+++ Data section

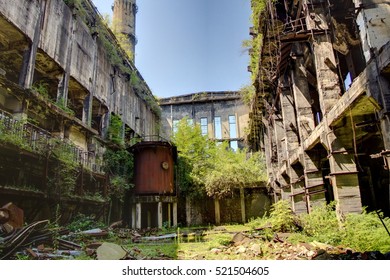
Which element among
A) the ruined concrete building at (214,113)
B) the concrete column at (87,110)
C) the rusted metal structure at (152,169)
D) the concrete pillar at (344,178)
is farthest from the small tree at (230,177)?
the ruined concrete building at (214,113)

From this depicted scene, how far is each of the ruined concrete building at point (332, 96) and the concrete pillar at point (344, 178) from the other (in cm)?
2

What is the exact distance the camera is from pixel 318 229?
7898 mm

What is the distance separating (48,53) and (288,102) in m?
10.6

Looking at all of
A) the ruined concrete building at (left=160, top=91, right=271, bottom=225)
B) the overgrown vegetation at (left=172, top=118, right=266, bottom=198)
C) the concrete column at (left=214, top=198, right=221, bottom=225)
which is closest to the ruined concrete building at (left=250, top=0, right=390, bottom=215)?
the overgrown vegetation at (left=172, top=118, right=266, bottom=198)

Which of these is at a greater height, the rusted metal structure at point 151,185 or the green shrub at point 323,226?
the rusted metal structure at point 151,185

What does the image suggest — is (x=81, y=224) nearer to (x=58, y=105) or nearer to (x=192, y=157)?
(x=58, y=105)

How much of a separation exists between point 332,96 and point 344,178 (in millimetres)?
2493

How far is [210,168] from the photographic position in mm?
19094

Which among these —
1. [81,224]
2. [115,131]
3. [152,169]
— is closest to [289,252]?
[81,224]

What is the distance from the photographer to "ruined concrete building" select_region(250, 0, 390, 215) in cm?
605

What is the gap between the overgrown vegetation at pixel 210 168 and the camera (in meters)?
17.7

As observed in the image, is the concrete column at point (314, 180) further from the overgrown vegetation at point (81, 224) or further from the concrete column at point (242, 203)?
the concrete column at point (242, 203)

++++++

> **What needs to be done**:
Copy out the listing above word for word, from the line containing "What is the gap" through the end of the listing, with both ends included.

> **Answer to the exercise**:
What is the gap between the overgrown vegetation at pixel 210 168 and the camera (in meters)?
17.7

As observed in the image, is the concrete column at point (314, 180) further from the overgrown vegetation at point (81, 224) or further from the concrete column at point (242, 203)?
the concrete column at point (242, 203)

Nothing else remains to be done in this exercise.